Warren Burt (1949-)
Before arriving in Australia in 1975, Warren Burt was “searching for the weird” in his native state of New York, picking-up hints of the experimentations in performance, poetry and visual art that were happening in New York City during the 1960s. While studying music at the State University in Albany from 1967-1971, Burt began to toy with the techniques of improvisation in musical composition; juxtaposition, intonation and environmental interaction through performance. At the time, the electronic music studio of his composition teacher Joel Chadabe housed one of the largest Moog Synthesizer systems in the world. This encounter with the CEMS synthesizer sparked his interest in computer music, its boundaries and the potential applications of technology to multiple fields of communication. In 1971, Burt attended the University of California in San Diego, where under the leadership of Robert Erickson, Kenneth Gaburo and Pauline Oliveros, he studied aspects of music, language, and their connection in the realm of performance. As a musical research fellow in the Centre for Music Experiment from 1973 to 1975, he was involved in studying and performing with the Extended Vocal Techniques Ensemble, a group that tested the limits of the human voice and improvised compositions from the sounds they discovered. While heading up the Analog Electronics and Video Synthesis facilities at UCSD, he worked on the development of the CME’s Analog Electronic and Video Studio, also building his own digital electronic “composing machine” Ardvarks IV.At this time he became associated with the composer and electronics designer Serge Tcherepnin and the People’s Synthesizer Project. Together with Ronald Al Robboy and David Dunn, Burt founded the ‘incompetent’ music performance group Fatty Acid, which embraced improvisation and all its mistakes, while their other group Young Californian Minimal Artists (YMCA) specialised in performative installations.

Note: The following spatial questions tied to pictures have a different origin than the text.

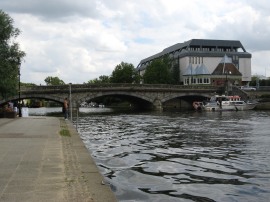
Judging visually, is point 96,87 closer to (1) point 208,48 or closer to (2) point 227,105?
(2) point 227,105

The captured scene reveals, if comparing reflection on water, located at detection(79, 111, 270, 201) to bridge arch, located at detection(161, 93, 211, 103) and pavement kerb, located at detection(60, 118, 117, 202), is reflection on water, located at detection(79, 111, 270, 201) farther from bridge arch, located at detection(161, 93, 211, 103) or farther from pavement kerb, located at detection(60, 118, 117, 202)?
bridge arch, located at detection(161, 93, 211, 103)

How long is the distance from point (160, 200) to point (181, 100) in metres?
104

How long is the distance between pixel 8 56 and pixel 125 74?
3993 inches

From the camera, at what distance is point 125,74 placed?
144 m

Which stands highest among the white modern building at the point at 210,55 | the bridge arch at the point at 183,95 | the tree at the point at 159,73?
the white modern building at the point at 210,55

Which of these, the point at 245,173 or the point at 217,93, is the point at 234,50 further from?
the point at 245,173

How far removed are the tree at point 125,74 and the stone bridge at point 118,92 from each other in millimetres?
43807

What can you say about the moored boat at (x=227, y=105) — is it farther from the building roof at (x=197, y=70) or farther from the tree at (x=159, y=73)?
the tree at (x=159, y=73)

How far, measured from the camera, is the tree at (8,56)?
41.7 m

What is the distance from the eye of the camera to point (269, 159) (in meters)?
16.8

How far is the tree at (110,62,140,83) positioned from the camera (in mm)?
144250

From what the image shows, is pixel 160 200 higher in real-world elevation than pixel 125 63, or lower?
lower

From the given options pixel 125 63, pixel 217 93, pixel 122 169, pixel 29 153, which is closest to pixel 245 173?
pixel 122 169

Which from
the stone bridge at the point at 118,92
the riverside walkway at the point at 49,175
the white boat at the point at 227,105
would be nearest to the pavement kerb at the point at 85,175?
the riverside walkway at the point at 49,175
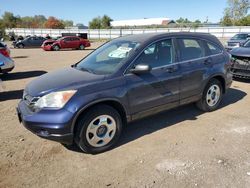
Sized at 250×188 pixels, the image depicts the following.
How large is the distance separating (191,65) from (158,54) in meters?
0.82

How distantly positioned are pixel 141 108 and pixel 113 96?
66 centimetres

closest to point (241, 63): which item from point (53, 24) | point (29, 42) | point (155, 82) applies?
Answer: point (155, 82)

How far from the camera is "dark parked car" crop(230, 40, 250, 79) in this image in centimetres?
789

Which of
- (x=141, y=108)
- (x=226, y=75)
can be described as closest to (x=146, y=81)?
(x=141, y=108)

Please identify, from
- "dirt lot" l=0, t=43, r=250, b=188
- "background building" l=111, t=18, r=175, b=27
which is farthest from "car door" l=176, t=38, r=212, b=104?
"background building" l=111, t=18, r=175, b=27

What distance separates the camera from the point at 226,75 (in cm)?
568

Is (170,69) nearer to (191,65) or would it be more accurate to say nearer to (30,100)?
(191,65)

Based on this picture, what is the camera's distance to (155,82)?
14.3 feet

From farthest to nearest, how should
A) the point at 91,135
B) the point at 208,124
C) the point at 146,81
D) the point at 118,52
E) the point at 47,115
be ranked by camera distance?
the point at 208,124 → the point at 118,52 → the point at 146,81 → the point at 91,135 → the point at 47,115

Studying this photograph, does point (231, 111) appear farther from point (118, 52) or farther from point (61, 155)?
point (61, 155)

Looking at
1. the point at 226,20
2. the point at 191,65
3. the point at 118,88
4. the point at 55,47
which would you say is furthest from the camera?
the point at 226,20

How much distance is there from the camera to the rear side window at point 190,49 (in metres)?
4.87

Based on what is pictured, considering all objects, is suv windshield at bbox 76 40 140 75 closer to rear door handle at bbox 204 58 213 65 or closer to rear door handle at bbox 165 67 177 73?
rear door handle at bbox 165 67 177 73

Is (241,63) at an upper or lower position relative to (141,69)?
lower
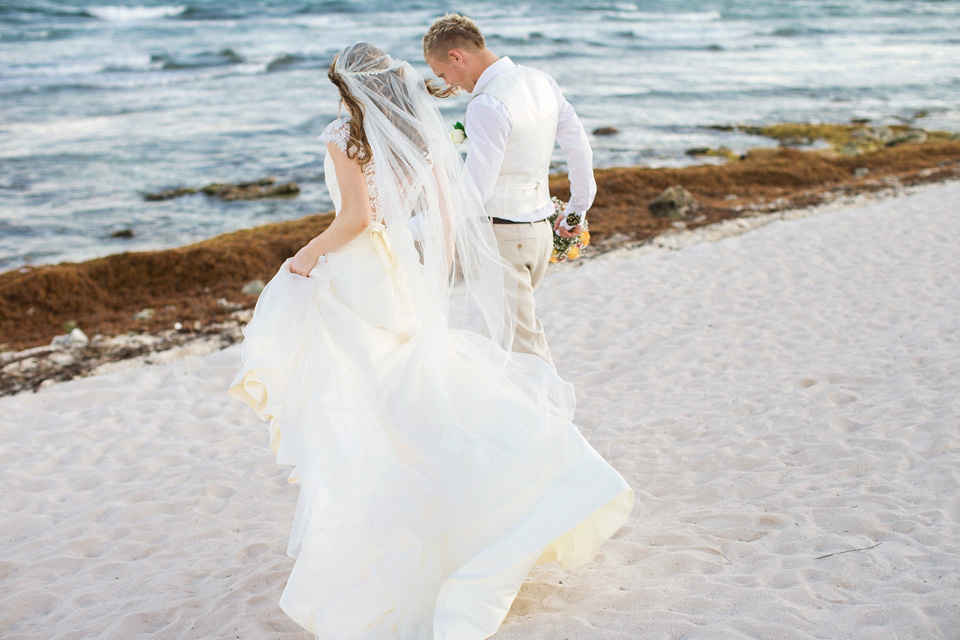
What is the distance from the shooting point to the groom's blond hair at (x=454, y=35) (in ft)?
11.9

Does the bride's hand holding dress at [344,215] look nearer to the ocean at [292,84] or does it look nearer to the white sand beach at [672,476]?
the white sand beach at [672,476]

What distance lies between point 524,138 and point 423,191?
32.9 inches

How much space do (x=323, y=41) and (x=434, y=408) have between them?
2928 cm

In 1975 he left the USA and began teaching theory and electronic music at Melbourne’s La Trobe University, where he developed the electronic music and video synthesis facilities on campus and assembled a comprehensive analog electronic music studio. Plunging into the thick of Melbourne’s collaborative art’s scene, Burt started to work with Ron Nagorcka to form the live electronics duo Plastic Platypus, and in 1976, again with Nagorcka and John Campbell, established the Clifton Hill Community Music Centre. From 1977 to 1978 he produced the New and Experimental Music Show on radio 3CR, as well as publishing the New Music Newspaper with Australian composer Les Gilbert. Since the 1970s he has continued to perform and exhibit his compositional works internationally. Through mixing playful improvisation with machine interaction systems, Warren Burt creates musical objects that require an open-ended attitude to “listening and experiencing”.